WORK REQUIRED » With no line omitted, restate the records below exactly as they appear.

SOURCE MATERIAL »
*** Block opens ***
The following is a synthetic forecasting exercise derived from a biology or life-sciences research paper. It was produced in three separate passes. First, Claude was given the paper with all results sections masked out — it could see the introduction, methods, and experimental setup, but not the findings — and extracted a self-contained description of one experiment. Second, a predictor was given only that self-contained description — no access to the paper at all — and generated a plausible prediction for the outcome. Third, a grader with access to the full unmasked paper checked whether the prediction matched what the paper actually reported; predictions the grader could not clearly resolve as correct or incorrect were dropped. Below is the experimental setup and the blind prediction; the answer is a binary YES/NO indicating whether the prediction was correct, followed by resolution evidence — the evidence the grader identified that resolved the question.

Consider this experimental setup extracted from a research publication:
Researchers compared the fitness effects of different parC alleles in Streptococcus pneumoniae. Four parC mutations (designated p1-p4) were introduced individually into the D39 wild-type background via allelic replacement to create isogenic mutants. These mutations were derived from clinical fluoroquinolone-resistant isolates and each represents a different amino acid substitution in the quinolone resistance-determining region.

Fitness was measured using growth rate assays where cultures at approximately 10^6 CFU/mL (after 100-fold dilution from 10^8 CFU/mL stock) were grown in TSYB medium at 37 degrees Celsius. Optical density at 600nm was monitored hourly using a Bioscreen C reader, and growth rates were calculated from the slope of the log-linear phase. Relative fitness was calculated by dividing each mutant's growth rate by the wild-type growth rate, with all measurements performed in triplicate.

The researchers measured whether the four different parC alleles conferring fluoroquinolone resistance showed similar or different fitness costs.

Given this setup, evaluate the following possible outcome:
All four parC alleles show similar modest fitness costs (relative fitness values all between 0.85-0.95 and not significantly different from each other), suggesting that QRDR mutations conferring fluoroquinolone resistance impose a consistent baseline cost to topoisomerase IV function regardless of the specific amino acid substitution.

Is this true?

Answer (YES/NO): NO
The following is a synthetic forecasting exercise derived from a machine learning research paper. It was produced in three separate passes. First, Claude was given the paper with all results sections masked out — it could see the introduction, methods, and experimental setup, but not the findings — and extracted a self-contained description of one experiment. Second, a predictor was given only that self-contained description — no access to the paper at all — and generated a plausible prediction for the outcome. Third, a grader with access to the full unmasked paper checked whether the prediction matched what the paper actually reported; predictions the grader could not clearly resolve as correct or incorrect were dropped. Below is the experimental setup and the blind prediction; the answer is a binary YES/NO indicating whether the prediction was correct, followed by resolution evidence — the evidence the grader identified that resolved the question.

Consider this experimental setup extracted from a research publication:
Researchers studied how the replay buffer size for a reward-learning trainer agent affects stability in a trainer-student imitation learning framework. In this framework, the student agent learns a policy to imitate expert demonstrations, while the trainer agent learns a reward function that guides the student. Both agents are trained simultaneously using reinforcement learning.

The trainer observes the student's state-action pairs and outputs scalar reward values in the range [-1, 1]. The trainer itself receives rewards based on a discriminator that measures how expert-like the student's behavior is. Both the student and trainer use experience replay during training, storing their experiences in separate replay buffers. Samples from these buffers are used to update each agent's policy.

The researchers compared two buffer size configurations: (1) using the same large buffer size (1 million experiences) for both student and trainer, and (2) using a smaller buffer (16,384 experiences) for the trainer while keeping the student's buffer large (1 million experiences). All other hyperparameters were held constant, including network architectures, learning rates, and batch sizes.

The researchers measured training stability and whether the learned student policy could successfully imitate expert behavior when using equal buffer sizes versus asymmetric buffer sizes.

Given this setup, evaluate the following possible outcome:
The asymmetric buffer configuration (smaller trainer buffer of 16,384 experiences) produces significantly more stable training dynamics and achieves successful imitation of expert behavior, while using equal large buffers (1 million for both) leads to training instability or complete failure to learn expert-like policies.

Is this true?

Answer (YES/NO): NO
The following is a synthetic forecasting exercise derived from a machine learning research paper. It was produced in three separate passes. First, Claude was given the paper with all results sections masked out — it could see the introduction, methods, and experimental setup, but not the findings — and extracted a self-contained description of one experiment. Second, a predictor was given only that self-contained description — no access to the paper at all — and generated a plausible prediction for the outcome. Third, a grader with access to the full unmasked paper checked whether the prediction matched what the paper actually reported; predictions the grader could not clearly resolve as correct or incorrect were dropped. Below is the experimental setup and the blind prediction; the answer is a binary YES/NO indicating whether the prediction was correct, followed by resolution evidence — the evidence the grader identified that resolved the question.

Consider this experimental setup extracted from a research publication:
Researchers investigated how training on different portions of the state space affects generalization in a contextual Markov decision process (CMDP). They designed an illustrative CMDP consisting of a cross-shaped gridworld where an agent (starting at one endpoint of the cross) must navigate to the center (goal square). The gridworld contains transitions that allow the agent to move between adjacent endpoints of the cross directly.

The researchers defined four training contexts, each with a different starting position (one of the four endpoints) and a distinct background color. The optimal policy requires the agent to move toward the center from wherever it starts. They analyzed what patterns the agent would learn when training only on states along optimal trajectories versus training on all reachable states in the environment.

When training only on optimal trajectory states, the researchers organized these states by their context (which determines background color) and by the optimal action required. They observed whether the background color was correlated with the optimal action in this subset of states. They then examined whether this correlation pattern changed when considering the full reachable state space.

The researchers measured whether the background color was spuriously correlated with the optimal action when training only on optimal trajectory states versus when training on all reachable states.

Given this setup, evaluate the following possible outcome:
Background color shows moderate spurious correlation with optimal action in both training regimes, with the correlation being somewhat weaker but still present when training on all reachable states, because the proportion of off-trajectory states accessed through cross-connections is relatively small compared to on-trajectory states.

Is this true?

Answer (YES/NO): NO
*** Block closes ***
YOUR RESPONSE »
The following is a synthetic forecasting exercise derived from a biology or life-sciences research paper. It was produced in three separate passes. First, Claude was given the paper with all results sections masked out — it could see the introduction, methods, and experimental setup, but not the findings — and extracted a self-contained description of one experiment. Second, a predictor was given only that self-contained description — no access to the paper at all — and generated a plausible prediction for the outcome. Third, a grader with access to the full unmasked paper checked whether the prediction matched what the paper actually reported; predictions the grader could not clearly resolve as correct or incorrect were dropped. Below is the experimental setup and the blind prediction; the answer is a binary YES/NO indicating whether the prediction was correct, followed by resolution evidence — the evidence the grader identified that resolved the question.

Consider this experimental setup extracted from a research publication:
Researchers compared the fitness effects of different parC alleles in Streptococcus pneumoniae. Four parC mutations (designated p1-p4) were introduced individually into the D39 wild-type background via allelic replacement to create isogenic mutants. These mutations were derived from clinical fluoroquinolone-resistant isolates and each represents a different amino acid substitution in the quinolone resistance-determining region.

Fitness was measured using growth rate assays where cultures at approximately 10^6 CFU/mL (after 100-fold dilution from 10^8 CFU/mL stock) were grown in TSYB medium at 37 degrees Celsius. Optical density at 600nm was monitored hourly using a Bioscreen C reader, and growth rates were calculated from the slope of the log-linear phase. Relative fitness was calculated by dividing each mutant's growth rate by the wild-type growth rate, with all measurements performed in triplicate.

The researchers measured whether the four different parC alleles conferring fluoroquinolone resistance showed similar or different fitness costs.

Given this setup, evaluate the following possible outcome:
All four parC alleles show similar modest fitness costs (relative fitness values all between 0.85-0.95 and not significantly different from each other), suggesting that QRDR mutations conferring fluoroquinolone resistance impose a consistent baseline cost to topoisomerase IV function regardless of the specific amino acid substitution.

Is this true?

Answer (YES/NO): NO
The following is a synthetic forecasting exercise derived from a machine learning research paper. It was produced in three separate passes. First, Claude was given the paper with all results sections masked out — it could see the introduction, methods, and experimental setup, but not the findings — and extracted a self-contained description of one experiment. Second, a predictor was given only that self-contained description — no access to the paper at all — and generated a plausible prediction for the outcome. Third, a grader with access to the full unmasked paper checked whether the prediction matched what the paper actually reported; predictions the grader could not clearly resolve as correct or incorrect were dropped. Below is the experimental setup and the blind prediction; the answer is a binary YES/NO indicating whether the prediction was correct, followed by resolution evidence — the evidence the grader identified that resolved the question.

Consider this experimental setup extracted from a research publication:
Researchers studied how the replay buffer size for a reward-learning trainer agent affects stability in a trainer-student imitation learning framework. In this framework, the student agent learns a policy to imitate expert demonstrations, while the trainer agent learns a reward function that guides the student. Both agents are trained simultaneously using reinforcement learning.

The trainer observes the student's state-action pairs and outputs scalar reward values in the range [-1, 1]. The trainer itself receives rewards based on a discriminator that measures how expert-like the student's behavior is. Both the student and trainer use experience replay during training, storing their experiences in separate replay buffers. Samples from these buffers are used to update each agent's policy.

The researchers compared two buffer size configurations: (1) using the same large buffer size (1 million experiences) for both student and trainer, and (2) using a smaller buffer (16,384 experiences) for the trainer while keeping the student's buffer large (1 million experiences). All other hyperparameters were held constant, including network architectures, learning rates, and batch sizes.

The researchers measured training stability and whether the learned student policy could successfully imitate expert behavior when using equal buffer sizes versus asymmetric buffer sizes.

Given this setup, evaluate the following possible outcome:
The asymmetric buffer configuration (smaller trainer buffer of 16,384 experiences) produces significantly more stable training dynamics and achieves successful imitation of expert behavior, while using equal large buffers (1 million for both) leads to training instability or complete failure to learn expert-like policies.

Is this true?

Answer (YES/NO): NO
The following is a synthetic forecasting exercise derived from a machine learning research paper. It was produced in three separate passes. First, Claude was given the paper with all results sections masked out — it could see the introduction, methods, and experimental setup, but not the findings — and extracted a self-contained description of one experiment. Second, a predictor was given only that self-contained description — no access to the paper at all — and generated a plausible prediction for the outcome. Third, a grader with access to the full unmasked paper checked whether the prediction matched what the paper actually reported; predictions the grader could not clearly resolve as correct or incorrect were dropped. Below is the experimental setup and the blind prediction; the answer is a binary YES/NO indicating whether the prediction was correct, followed by resolution evidence — the evidence the grader identified that resolved the question.

Consider this experimental setup extracted from a research publication:
Researchers investigated how training on different portions of the state space affects generalization in a contextual Markov decision process (CMDP). They designed an illustrative CMDP consisting of a cross-shaped gridworld where an agent (starting at one endpoint of the cross) must navigate to the center (goal square). The gridworld contains transitions that allow the agent to move between adjacent endpoints of the cross directly.

The researchers defined four training contexts, each with a different starting position (one of the four endpoints) and a distinct background color. The optimal policy requires the agent to move toward the center from wherever it starts. They analyzed what patterns the agent would learn when training only on states along optimal trajectories versus training on all reachable states in the environment.

When training only on optimal trajectory states, the researchers organized these states by their context (which determines background color) and by the optimal action required. They observed whether the background color was correlated with the optimal action in this subset of states. They then examined whether this correlation pattern changed when considering the full reachable state space.

The researchers measured whether the background color was spuriously correlated with the optimal action when training only on optimal trajectory states versus when training on all reachable states.

Given this setup, evaluate the following possible outcome:
Background color shows moderate spurious correlation with optimal action in both training regimes, with the correlation being somewhat weaker but still present when training on all reachable states, because the proportion of off-trajectory states accessed through cross-connections is relatively small compared to on-trajectory states.

Is this true?

Answer (YES/NO): NO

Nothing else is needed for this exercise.